#### PROBLEM TO WORK ON:
Copy out exactly the lines below that run from the one holding "[camera trap, expert-labeled]" to the one holding "category: possum", keeping both of those lines and no others.

#### RECORDS FOR THE EXERCISE:
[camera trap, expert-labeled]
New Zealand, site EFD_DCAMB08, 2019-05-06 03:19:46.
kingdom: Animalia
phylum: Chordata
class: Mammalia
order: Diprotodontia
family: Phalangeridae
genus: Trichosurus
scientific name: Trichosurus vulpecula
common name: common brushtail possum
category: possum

...

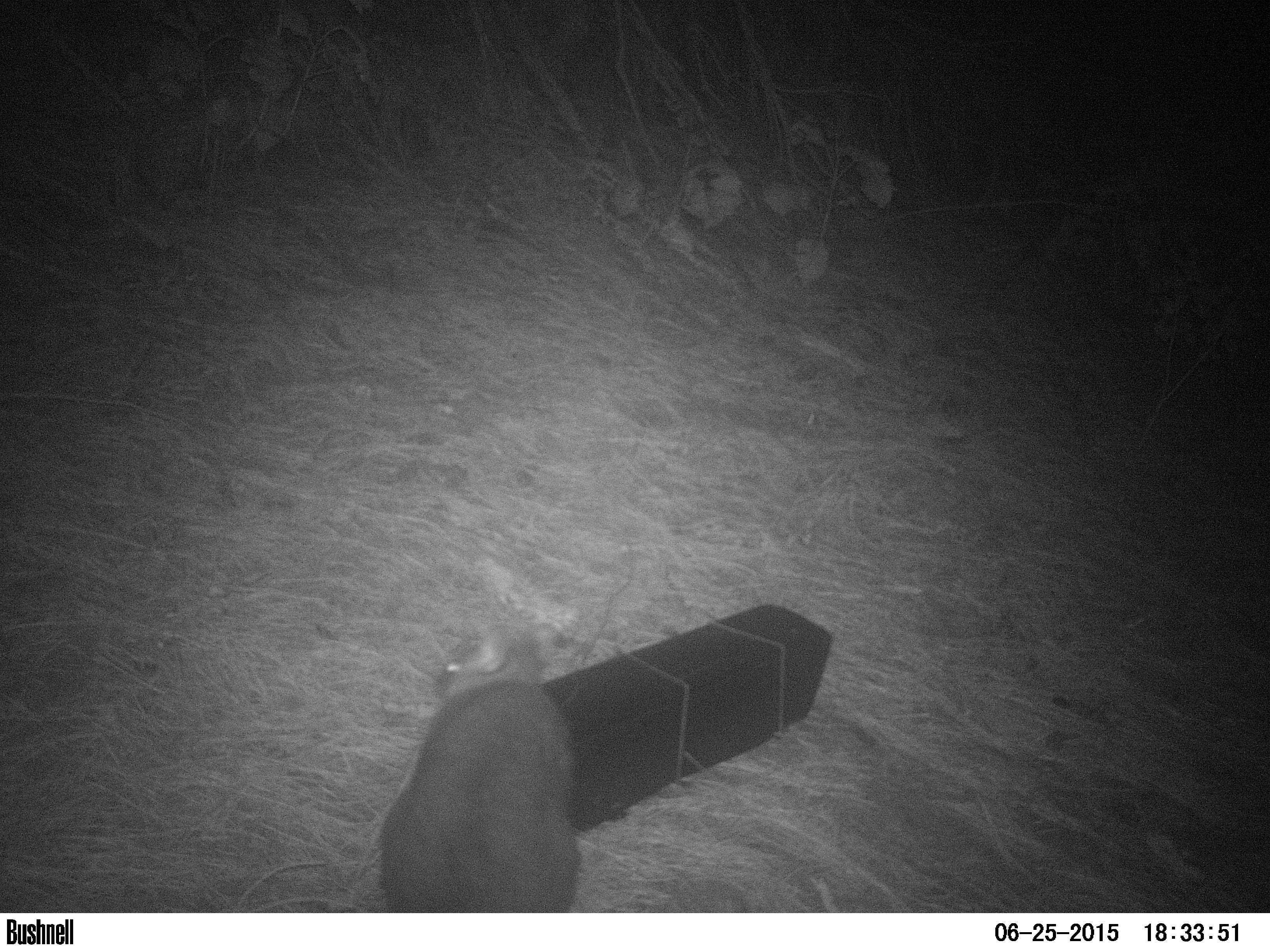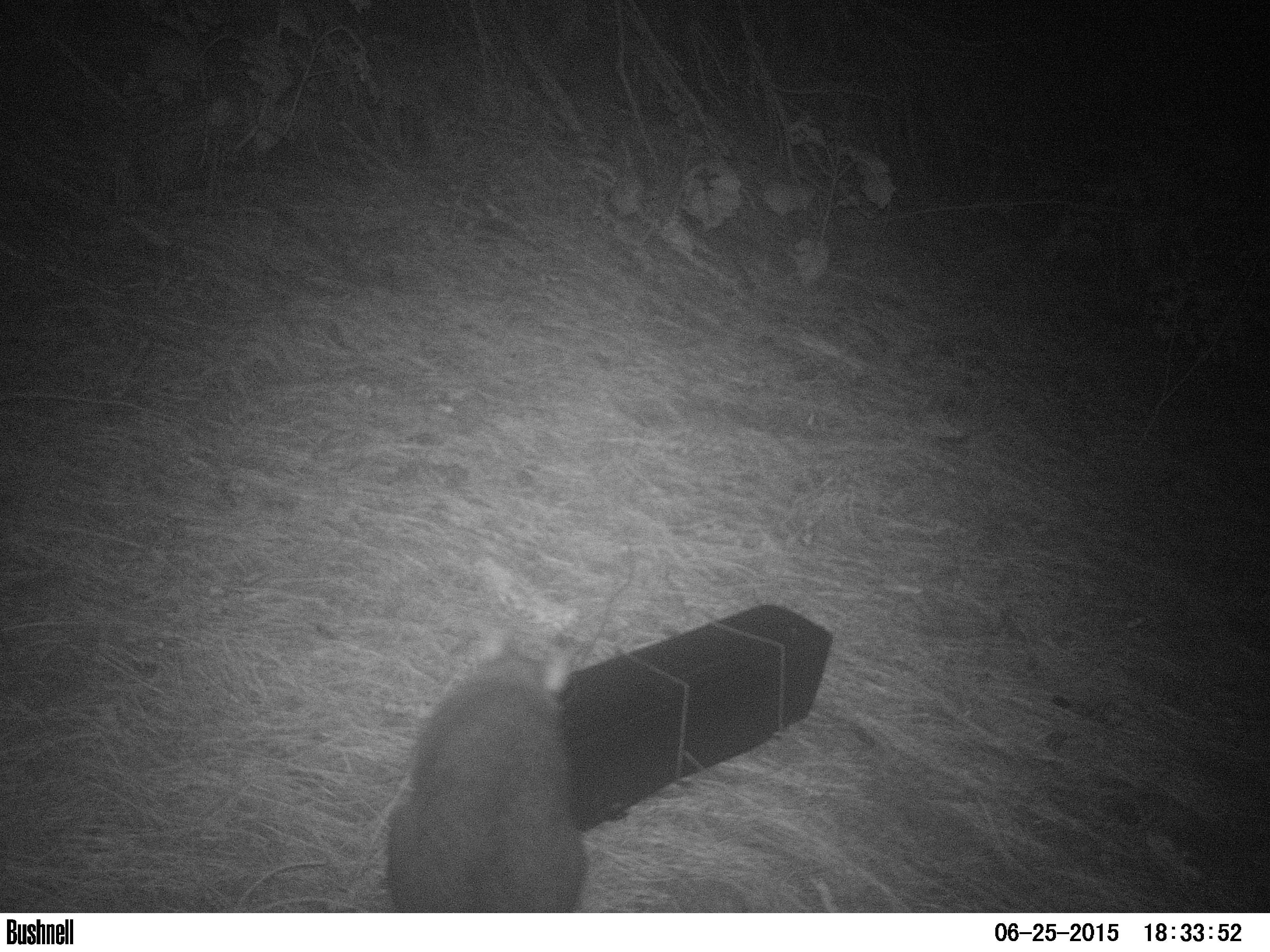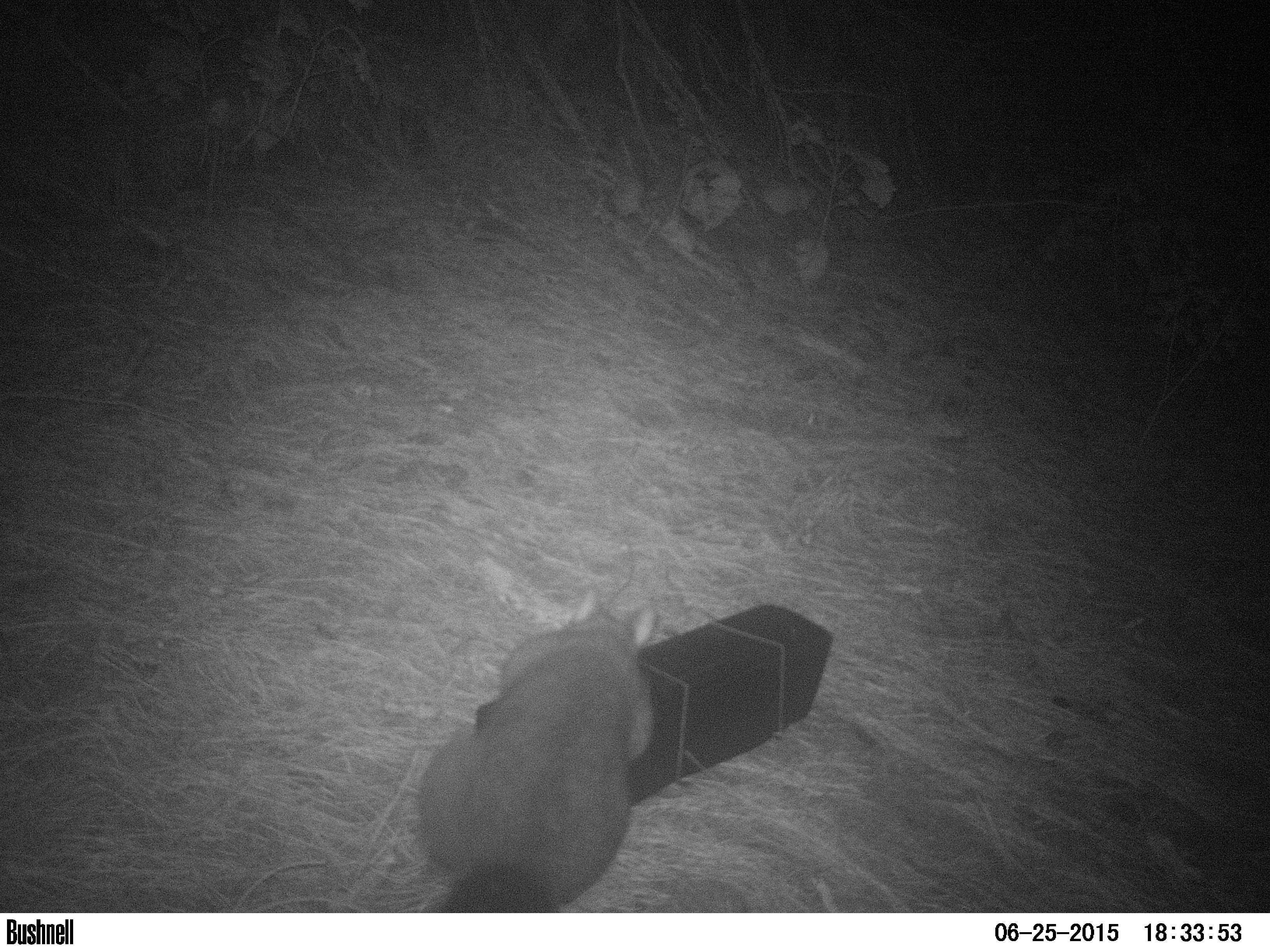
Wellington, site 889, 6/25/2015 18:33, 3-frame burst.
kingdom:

#### SOLUTION TO THIS EXERCISE:
[camera trap, expert-labeled]
New Zealand, site EFD_DCAMB08, 2019-05-06 03:19:46.
kingdom: Animalia
phylum: Chordata
class: Mammalia
order: Diprotodontia
family: Phalangeridae
genus: Trichosurus
scientific name: Trichosurus vulpecula
common name: common brushtail possum
category: possum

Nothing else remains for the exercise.